Dayton was a No. 1 seed. Who wouldn’t have been rooting for the Flyers? Another Philly guy, Samir Doughty, at the Final Four last year with Auburn, could have gone again.

The most unpredictable of sporting events seemed so wide open for craziness this season, before it ended with the most unfathomable story line of all.

“I was sitting in my kitchen," Gallagher said when he got a phone call from Penn coach Steve Donahue.

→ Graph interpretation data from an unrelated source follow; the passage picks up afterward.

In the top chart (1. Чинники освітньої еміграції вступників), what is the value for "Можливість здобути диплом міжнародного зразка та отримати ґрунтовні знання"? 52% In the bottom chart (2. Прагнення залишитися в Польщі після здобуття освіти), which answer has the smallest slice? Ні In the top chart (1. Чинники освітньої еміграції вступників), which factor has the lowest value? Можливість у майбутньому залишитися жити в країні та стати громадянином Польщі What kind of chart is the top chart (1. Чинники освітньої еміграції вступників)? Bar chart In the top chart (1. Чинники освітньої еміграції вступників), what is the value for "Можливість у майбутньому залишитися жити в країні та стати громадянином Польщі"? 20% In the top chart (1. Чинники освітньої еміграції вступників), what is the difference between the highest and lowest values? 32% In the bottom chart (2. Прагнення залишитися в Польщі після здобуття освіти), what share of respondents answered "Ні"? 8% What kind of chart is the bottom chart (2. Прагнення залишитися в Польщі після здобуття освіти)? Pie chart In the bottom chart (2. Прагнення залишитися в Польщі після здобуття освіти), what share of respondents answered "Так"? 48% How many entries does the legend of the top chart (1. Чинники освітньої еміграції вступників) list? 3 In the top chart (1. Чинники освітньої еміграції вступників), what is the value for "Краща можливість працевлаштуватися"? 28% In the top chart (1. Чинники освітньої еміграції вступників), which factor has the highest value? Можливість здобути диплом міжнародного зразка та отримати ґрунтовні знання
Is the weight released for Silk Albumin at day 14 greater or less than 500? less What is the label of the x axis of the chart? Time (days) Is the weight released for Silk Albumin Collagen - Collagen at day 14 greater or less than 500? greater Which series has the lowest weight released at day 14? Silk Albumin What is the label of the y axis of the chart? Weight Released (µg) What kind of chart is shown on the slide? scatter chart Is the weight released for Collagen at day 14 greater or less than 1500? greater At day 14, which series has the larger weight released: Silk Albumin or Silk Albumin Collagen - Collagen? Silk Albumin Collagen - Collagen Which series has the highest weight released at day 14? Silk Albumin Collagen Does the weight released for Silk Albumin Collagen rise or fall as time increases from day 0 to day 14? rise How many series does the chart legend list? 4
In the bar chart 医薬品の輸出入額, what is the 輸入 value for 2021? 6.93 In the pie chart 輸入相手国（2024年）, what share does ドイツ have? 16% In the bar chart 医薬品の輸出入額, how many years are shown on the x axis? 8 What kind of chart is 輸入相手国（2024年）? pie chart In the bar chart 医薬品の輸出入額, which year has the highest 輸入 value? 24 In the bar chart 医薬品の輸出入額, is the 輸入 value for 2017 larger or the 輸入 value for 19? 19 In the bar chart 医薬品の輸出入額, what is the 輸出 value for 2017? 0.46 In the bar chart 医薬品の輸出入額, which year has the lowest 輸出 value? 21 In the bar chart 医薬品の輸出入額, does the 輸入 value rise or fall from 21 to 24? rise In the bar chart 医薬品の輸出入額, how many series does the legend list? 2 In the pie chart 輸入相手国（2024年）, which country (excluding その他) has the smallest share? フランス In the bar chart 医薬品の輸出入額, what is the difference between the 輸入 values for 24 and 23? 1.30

Donahue told him he wouldn’t be playing that conference final, even in an empty gym. Why not? Donahue told him about Rudy Gobert of the Utah Jazz testing positive for coronavirus, how the NBA was shutting down for some undetermined time.

The official word came Thursday just after noon, several hours before the NCAA shut down March Madness. Gallagher’s athletic director called, asked to see him.

“Just tell me," Gallagher said.

“It’s over.”

Put Gallagher down in that survivor’s club, give him a good seat up front.

“Amen, you don’t have to move me," Gallagher said. “I was almost fired twice. I now have a long-term contract. Three straight winning seasons. They’ve never had three straight winning seasons in the history of the school.”

Ancient history at the moment.

“A year happened in a day," Gallagher said. “Tuesday’s win at Stony Brook feels like a year ago.”

Gallagher always tells his guys what his old boss at Lafayette, Fran O’Hanlon, used to preach.

“The last game of your career … when you have that jersey on," O’Hanlon would say. “You have a spiritual experience when you take that jersey off and it’s not going back on. Make sure you understand that and really savor it.”

Instead, no closure. All over, the jersey doesn’t go on to come off.

“My players don’t get that spiritual experience," Gallagher said.

The world is in crisis. Everybody gets that. March Madness pales in importance. The ball stays in the air, eventually fading into history.